Rus medyasındaki dikkat çeken haberlerde Moskova'nın en çok korktuğu senaryonun gerçekleşme ihtimalinin arttığını gösteriyor: 'Ukrayna NATO'nun yeni üyesi olabilir!' Romanya medyasından Contributors için yazan siyaset bilimci Valentin Naumescu, Rusya ile Ukrayna arasında süregelen gerginliğin adını koyuyor:
"Biden yönetiminin Rusya'yla yürütülen güç savaşının bu aşamasında uygulayabileceği ve Doğu Avrupa'daki koşulların yanı sıra Moskova'nın Avrupa'daki nüfuzunu kökten değiştirecek hızlı, acımasız ve stratejik açıdan ustaca bir hamle varsa o da budur: NATO zirvesi sırasında Ukrayna'yı Kuzey Atlantik İttifakı'na katılmaya davet etmek...
Rusya ile Batı arasındaki bu müzmin oyunda yapılacak böylesi bir hamle, Putin'in 2008'den bu yana inşa ettiği 'stratejik yapıyı', yani Rusya'nın Batı'nın 'saldırganlığı' karşısında güvenlik garantisi olarak gördüğünü ilan ettiği talihsiz 'tampon bölgeyi' bozabilir."

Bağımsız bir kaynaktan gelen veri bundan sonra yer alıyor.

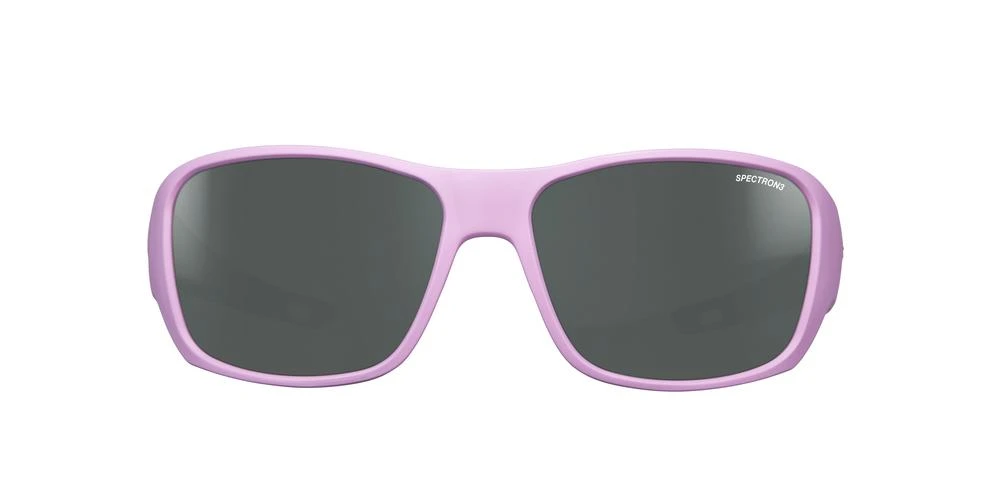 Julbo ROOKIE 2, Dunkelrosa / Schwarz, 7-12 Jahre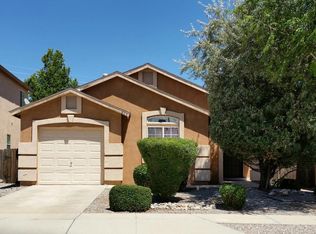 608 Saddle Blanket Trl SW, Albuquerque, NM 87121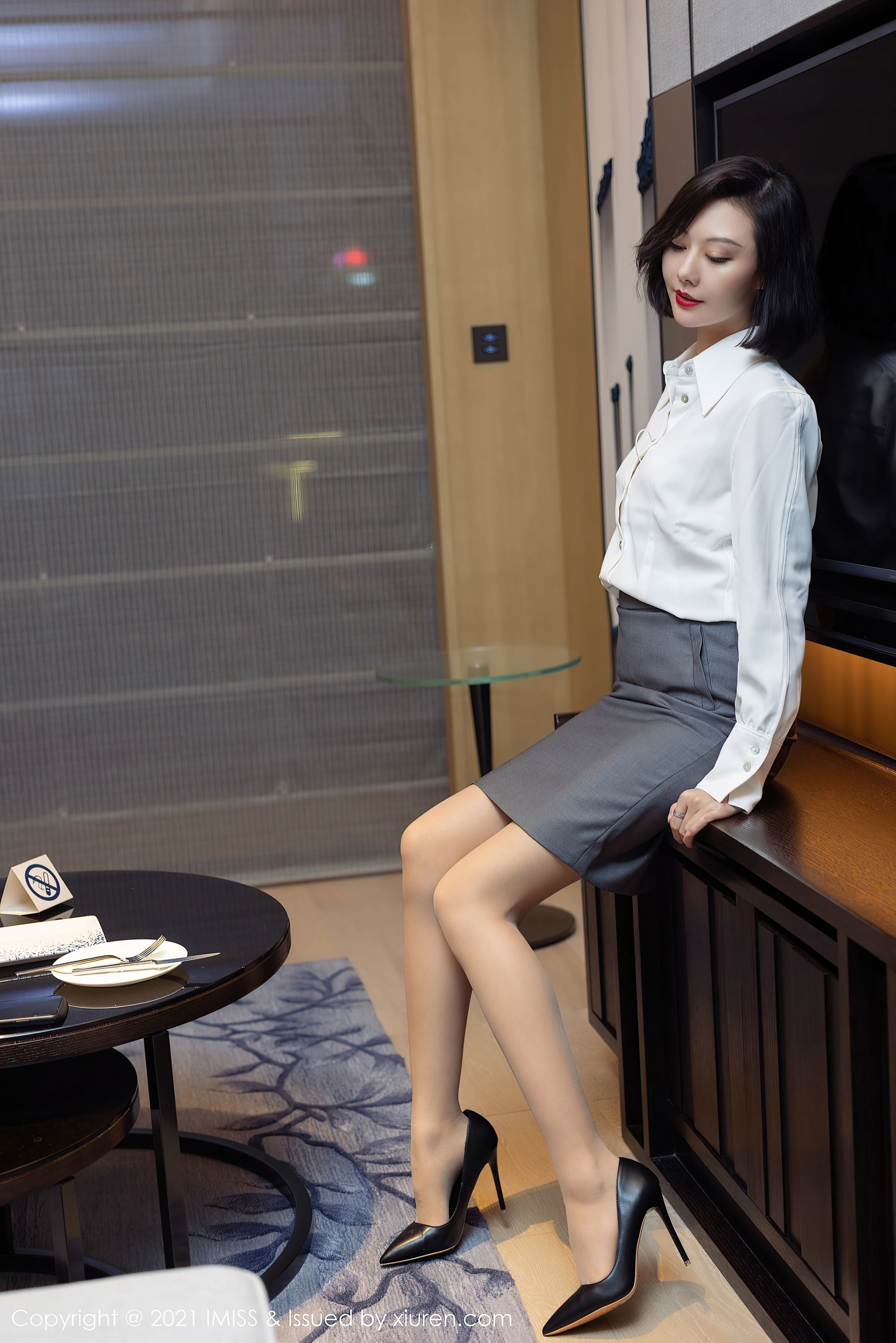 Aimi Xã IMiss ] Tập 623 Nghệ Hiên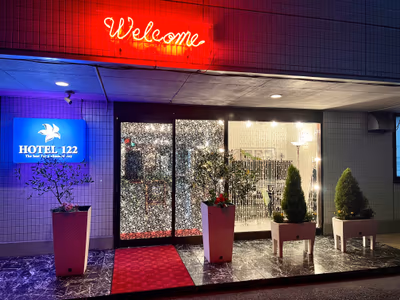 Route Inn Grantia Hanyu Spa Resort — photo 15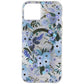 Case-Mate Case for MagSafe for Apple iPhone 16 Plus - Blue Flowers
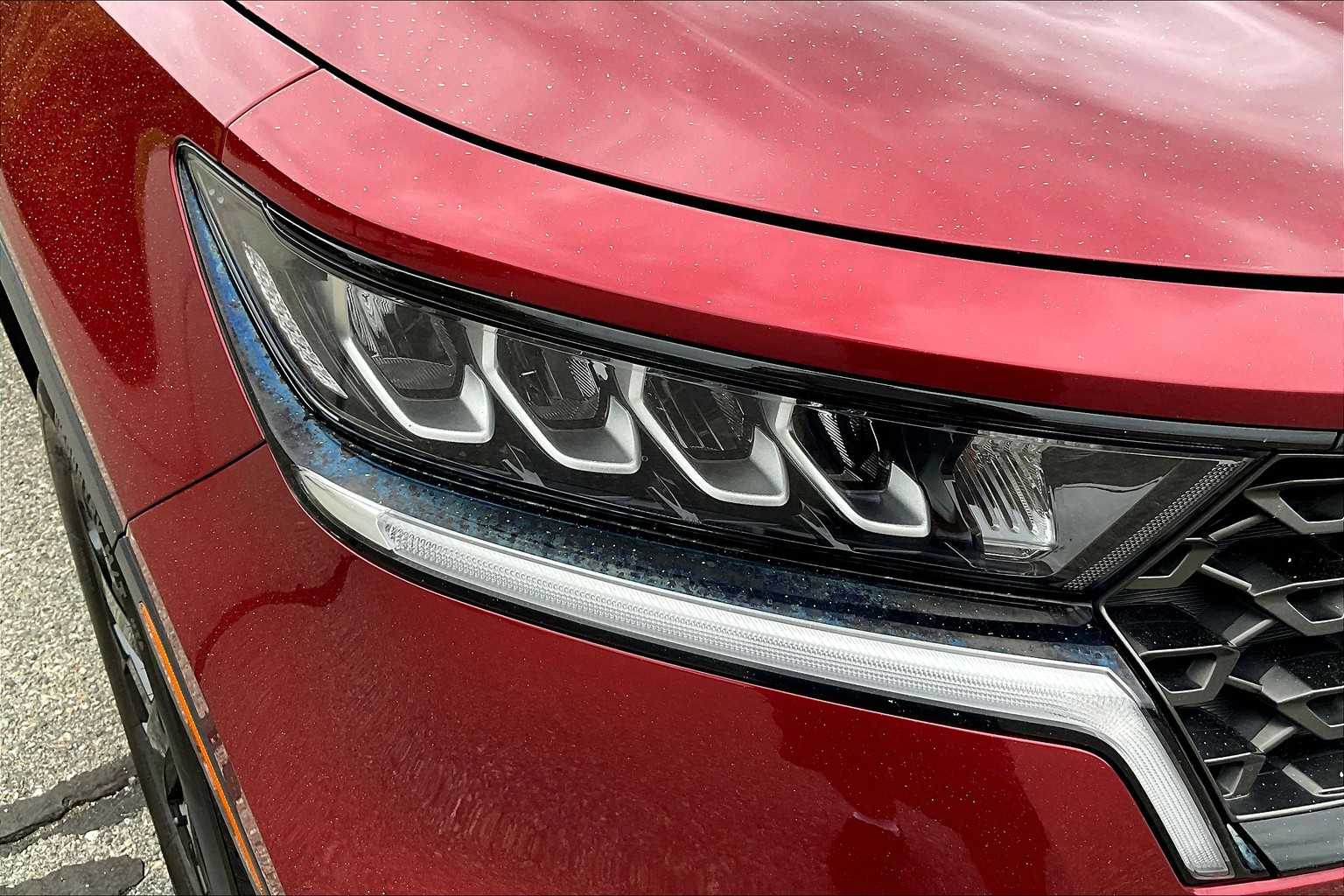 2021 Kia Sorento S - Photo 30
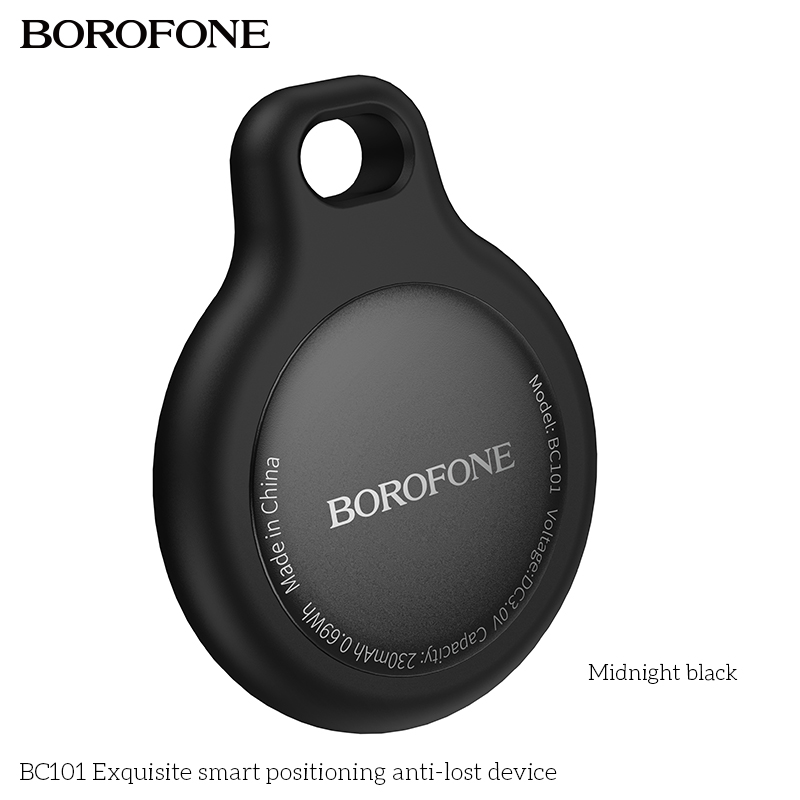 Smart Home Group - Bc101 gps global airtag bluetooth rastreador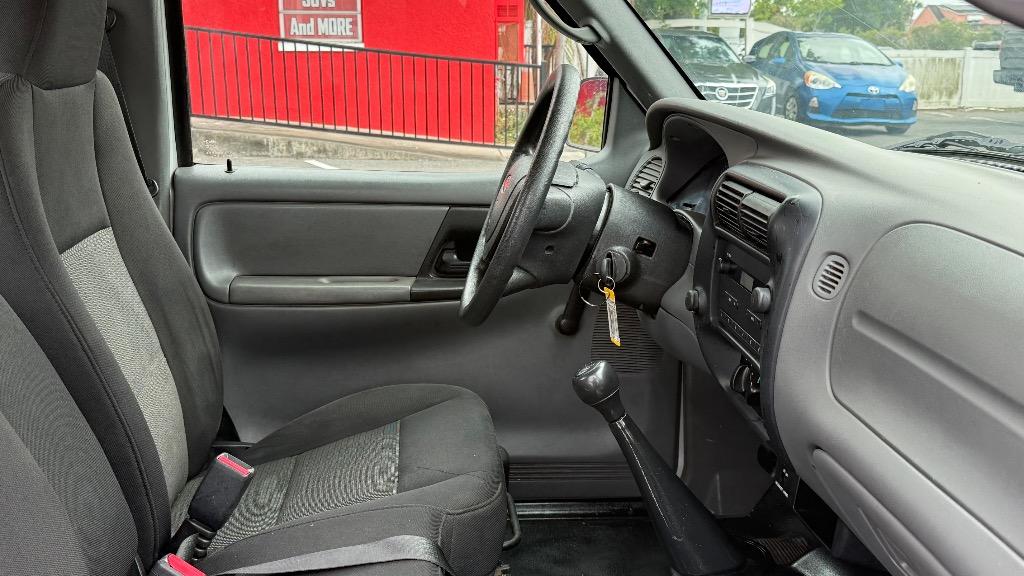 2004 Ford Ranger - $5,500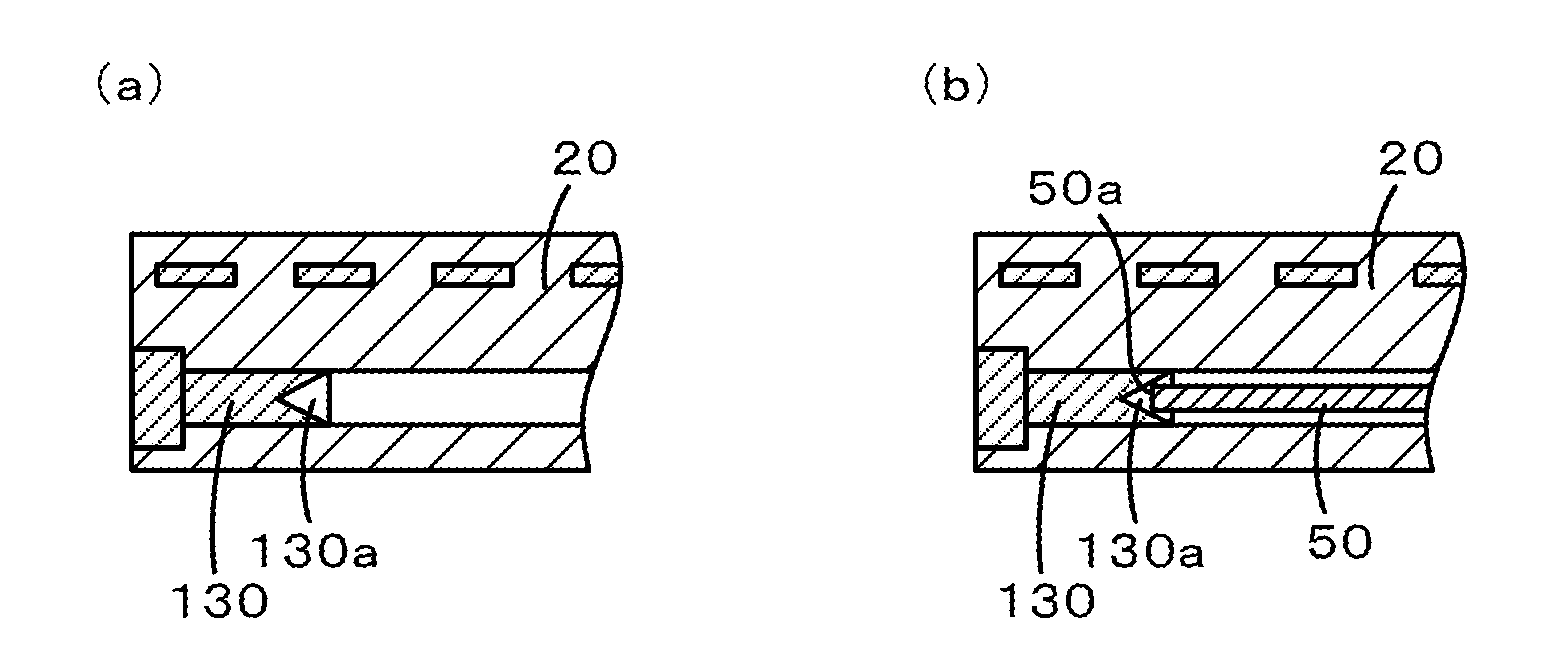 Semiconductor manufacturing apparatus member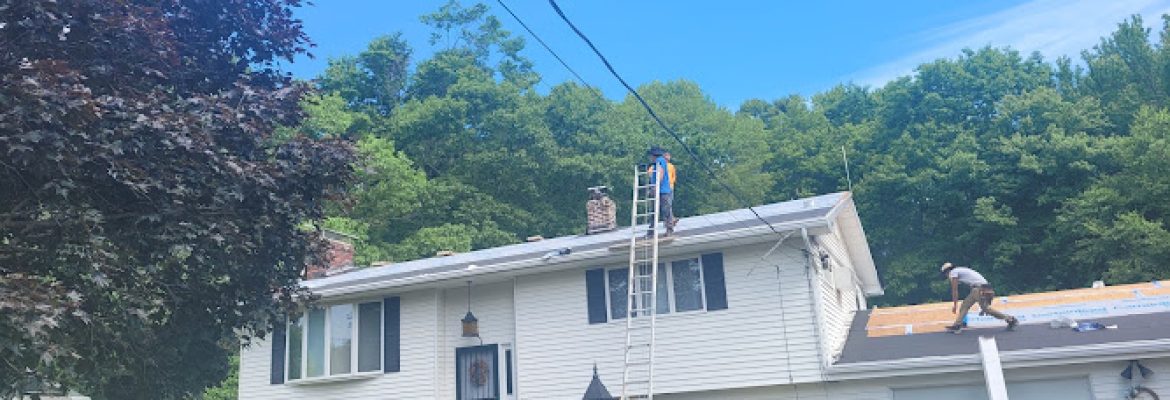 JS and R Roofing Company | Roofer | Siding | Gutters Contractor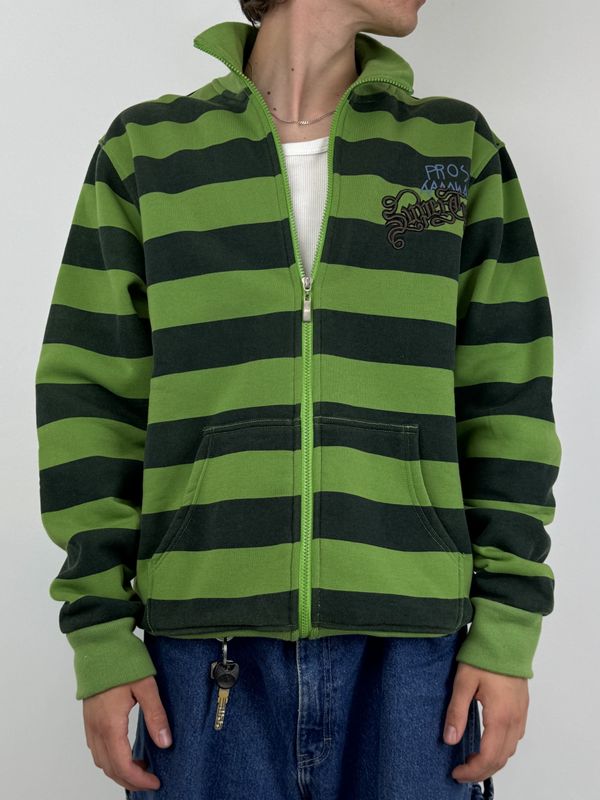 Bluza rozpinana &#39;Street&#39; (XL)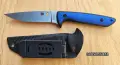 Spyderco Ronin 2 / Sруdеrсо Wаtеrwаy, снимка 13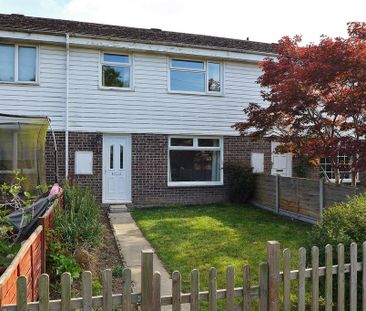 2 bedroom terraced house to rent - Photo 6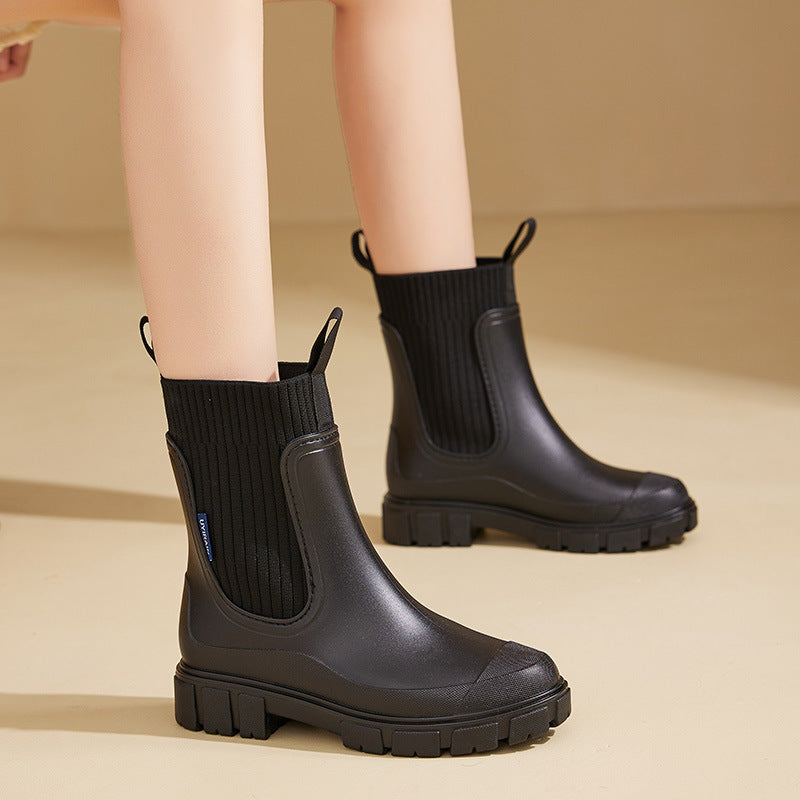 Sof_a_Aranda_Elegant_Rubber_Wellington_Boots_Zwart.jpg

Rus nüfus ve Rusya yanlılarının ağırlıkta olduğu Donbas bölgesinde (Donetsk ve Lugansk) tek taraflı bağımsızlık ilan edilmesinin ardından, Rusya yanlısı ayrılıkçılar ile Ukrayna ordusu arasında çatışmalar 2014'ten bu yana aralıklı olarak devam ediyor.
Son haftalarda Rusya yanlısı ayrılıkçılarla Ukrayna ordusu arasındaki çatışmalar yoğunlaşırken, Moskova’nın sınırın diğer tarafındaki askeri varlığını artırması iki ülke arasında sıcak çatışmaya yönelik endişeleri doruk noktasına çıkardı.
Donbas krizinin çözümüne ilişkin müzakereleri Rusya, Ukrayna ve Avrupa Güvenlik ve İşbirliği Teşkilatı'ndan (AGİT) oluşan Üçlü Temas Grubu yürütüyor. Taraflar arasındaki en son kapsamlı ateşkes, Temmuz 2020'de sağlanmıştı.
Ukrayna Parlamentosu, yedi yıl önce Kırım'ın ilhakı ve Donbas'taki gelişmeler sonrası Rusya'yı 'saldırgan' ülke olarak nitelendiren yasayı onaylamıştı. Vladimir Zelenskiy de, iki hafta önce Kırım'ın kurtarılmayı amaçlayan Askeri Güvenlik Stratejisi'ni onaylamıştı.